EXCERPT PROVIDED:
Monday, November 23, 2015

Going to the Dogs, Hounding Bear with Spaulding Lake Outfitters

The echoing chorus of the pack, suddenly fractures the early morning silence and the chase is on. My heart rate quickens as the howls of the excited hounds reaches crescendo, indicating they are hot on the trail of a bruin. Early game camera pictures had indicated that a bear well in excess of 200 pounds had been a regular visitor to this bait site and I hoped the hounds were on his track.

As the sounds of the hounds begin to grow distant, I wander over to the guide to examine his handheld GPS dog tracking unit. A true marvel, the GPS unit is capable of tracking the movements of each individual dog, as well as indicating when a dog is sitting (resting) or has treed a bear. Given the massive size of the territory we are hunting, I cannot fathom how difficult hounding must have been before these units and their predecessors radio collar telemetry were created. How a hound man ever recovered his dogs after chasing a bear across this massively expansive country must have required a Herculean effort. Watching the hounds give chase to the bear on the small screen is addictive. The track of the hounds is overlaid on a detailed topographical map and shows the bear following streams and crawling through cedar bogs in an effort to evade the rapidly advancing hounds.

INSTRUCTION A:
From the bear-hounding text, extract the passage that begins with the words containing "As the sounds" and ends with the words containing "rapidly advancing hounds.".

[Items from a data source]
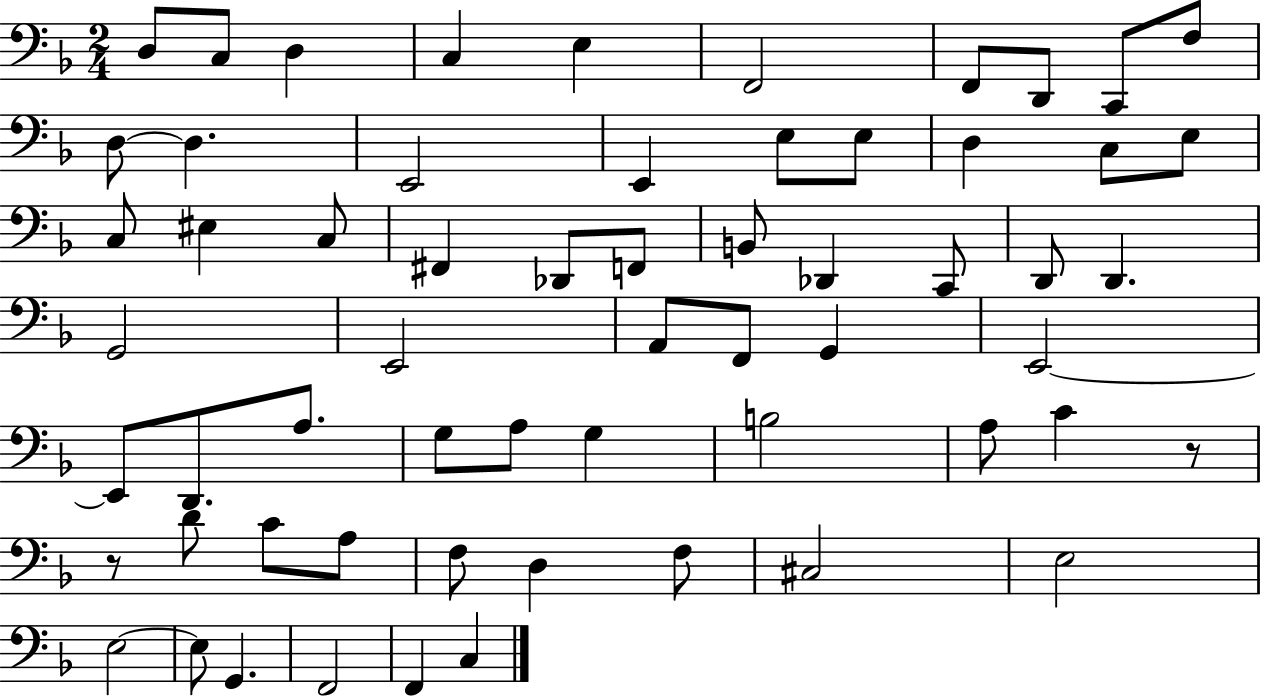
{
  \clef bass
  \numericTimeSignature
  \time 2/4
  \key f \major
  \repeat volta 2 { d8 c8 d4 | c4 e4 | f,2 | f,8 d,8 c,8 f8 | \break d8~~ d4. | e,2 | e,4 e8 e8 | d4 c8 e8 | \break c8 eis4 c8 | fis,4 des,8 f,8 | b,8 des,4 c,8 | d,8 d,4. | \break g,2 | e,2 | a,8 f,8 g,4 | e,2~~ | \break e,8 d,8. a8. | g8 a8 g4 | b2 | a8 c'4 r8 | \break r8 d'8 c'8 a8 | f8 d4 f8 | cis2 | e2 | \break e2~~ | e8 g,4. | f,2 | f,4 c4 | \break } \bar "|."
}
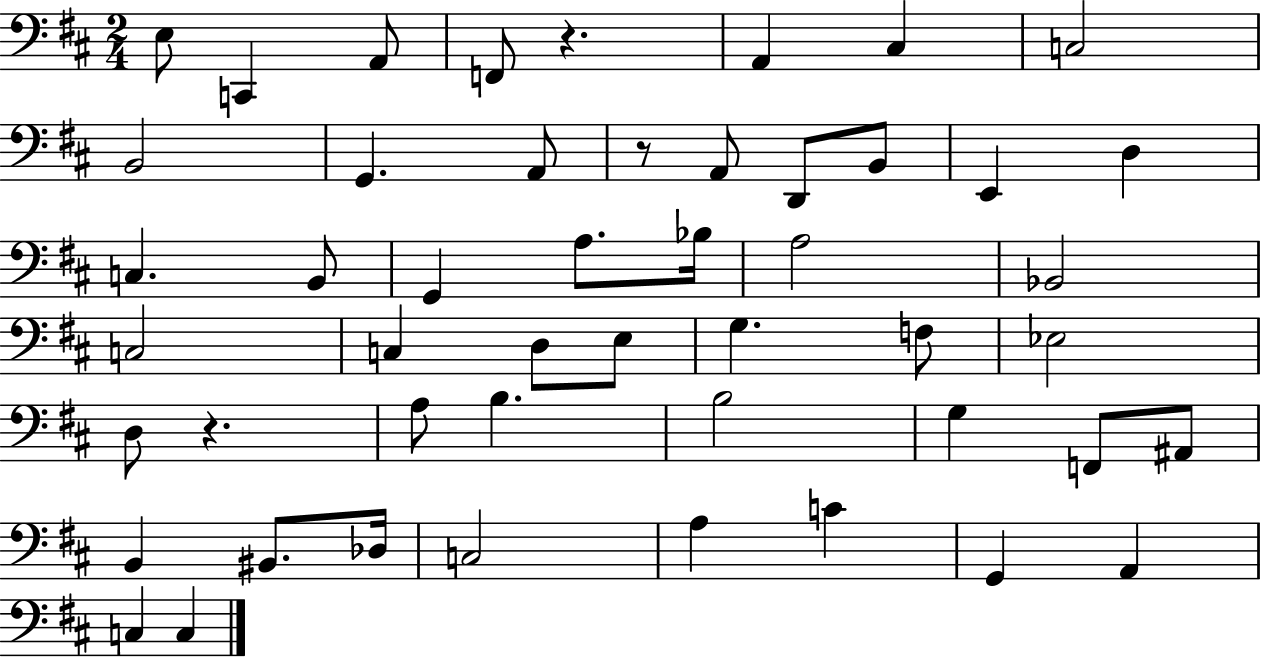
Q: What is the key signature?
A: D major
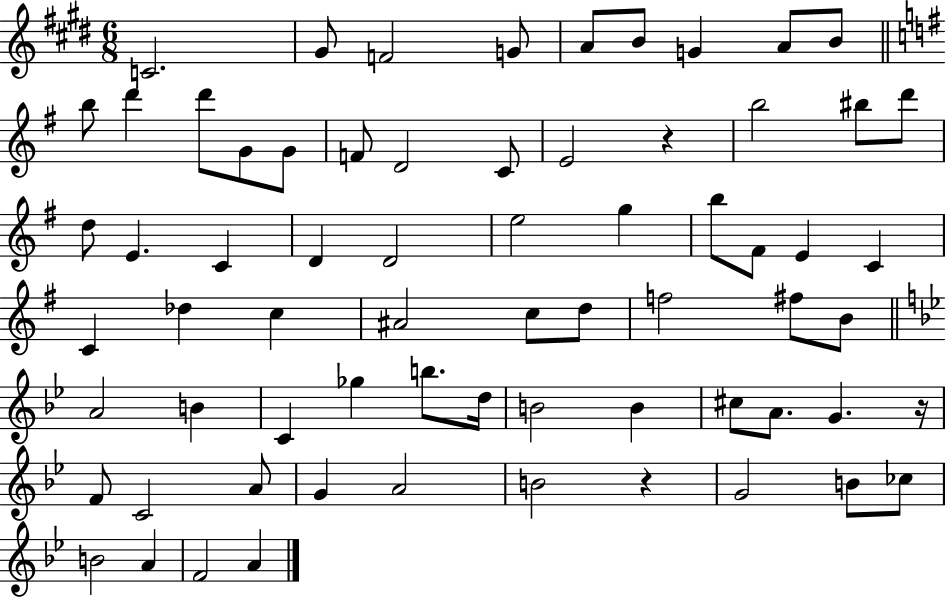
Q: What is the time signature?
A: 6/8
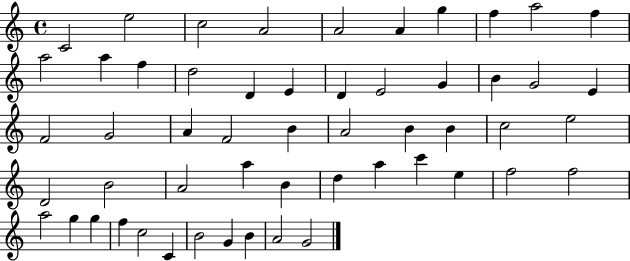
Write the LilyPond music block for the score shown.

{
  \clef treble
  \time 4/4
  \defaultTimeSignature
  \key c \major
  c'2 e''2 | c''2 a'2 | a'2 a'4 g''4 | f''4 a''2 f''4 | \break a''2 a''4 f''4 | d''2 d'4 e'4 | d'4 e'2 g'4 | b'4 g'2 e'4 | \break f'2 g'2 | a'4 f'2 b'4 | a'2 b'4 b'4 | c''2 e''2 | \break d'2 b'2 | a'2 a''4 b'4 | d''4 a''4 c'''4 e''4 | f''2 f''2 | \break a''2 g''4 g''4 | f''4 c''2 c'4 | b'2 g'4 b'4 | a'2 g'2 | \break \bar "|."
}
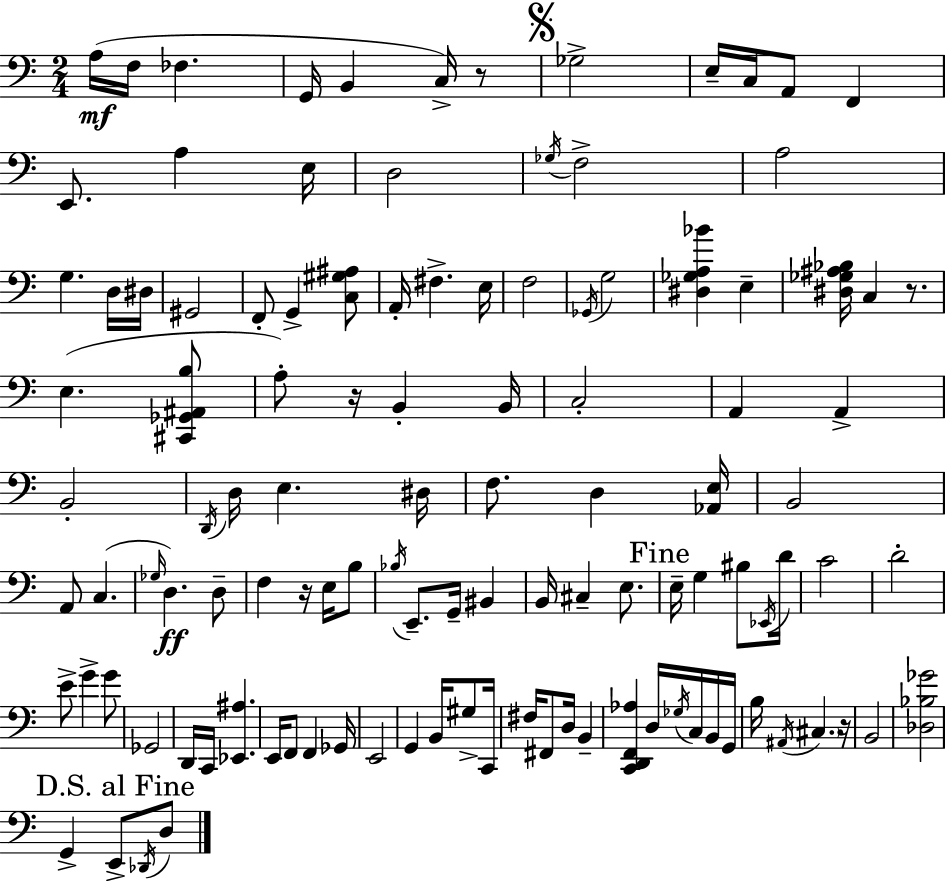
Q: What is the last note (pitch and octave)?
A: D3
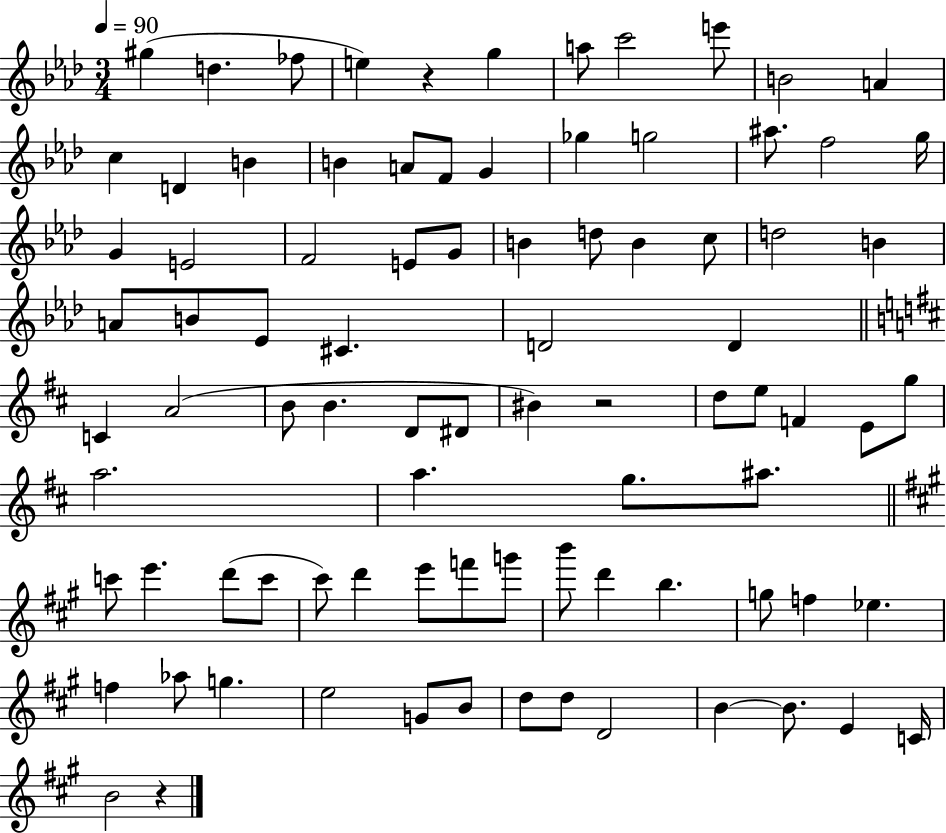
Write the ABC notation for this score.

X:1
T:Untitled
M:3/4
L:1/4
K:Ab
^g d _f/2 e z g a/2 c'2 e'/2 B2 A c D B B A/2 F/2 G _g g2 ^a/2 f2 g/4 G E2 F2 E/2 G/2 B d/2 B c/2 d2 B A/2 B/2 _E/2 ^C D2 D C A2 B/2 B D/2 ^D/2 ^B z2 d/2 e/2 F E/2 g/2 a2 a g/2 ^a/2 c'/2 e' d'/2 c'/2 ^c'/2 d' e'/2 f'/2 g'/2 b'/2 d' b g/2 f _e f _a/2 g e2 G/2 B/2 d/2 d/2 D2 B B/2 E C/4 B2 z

INSTRUCTION B:
Reproduce the lines of the records beginning with the line that contains "Write the LilyPond" and ending with the line that contains "Write the ABC notation for this score.". Omit the pictures from your copy.

TASK OUTPUT A:
As the sounds of the hounds begin to grow distant, I wander over to the guide to examine his handheld GPS dog tracking unit. A true marvel, the GPS unit is capable of tracking the movements of each individual dog, as well as indicating when a dog is sitting (resting) or has treed a bear. Given the massive size of the territory we are hunting, I cannot fathom how difficult hounding must have been before these units and their predecessors radio collar telemetry were created. How a hound man ever recovered his dogs after chasing a bear across this massively expansive country must have required a Herculean effort. Watching the hounds give chase to the bear on the small screen is addictive. The track of the hounds is overlaid on a detailed topographical map and shows the bear following streams and crawling through cedar bogs in an effort to evade the rapidly advancing hounds.

TASK OUTPUT B:
Write the LilyPond music block for the score shown.

{
  \clef treble
  \time 4/4
  \defaultTimeSignature
  \key c \major
  c'2 e''2 | c''2 a'2 | a'2 a'4 g''4 | f''4 a''2 f''4 | \break a''2 a''4 f''4 | d''2 d'4 e'4 | d'4 e'2 g'4 | b'4 g'2 e'4 | \break f'2 g'2 | a'4 f'2 b'4 | a'2 b'4 b'4 | c''2 e''2 | \break d'2 b'2 | a'2 a''4 b'4 | d''4 a''4 c'''4 e''4 | f''2 f''2 | \break a''2 g''4 g''4 | f''4 c''2 c'4 | b'2 g'4 b'4 | a'2 g'2 | \break \bar "|."
}
Q: What is the last note (pitch and octave)?
A: D3
Write the ABC notation for this score.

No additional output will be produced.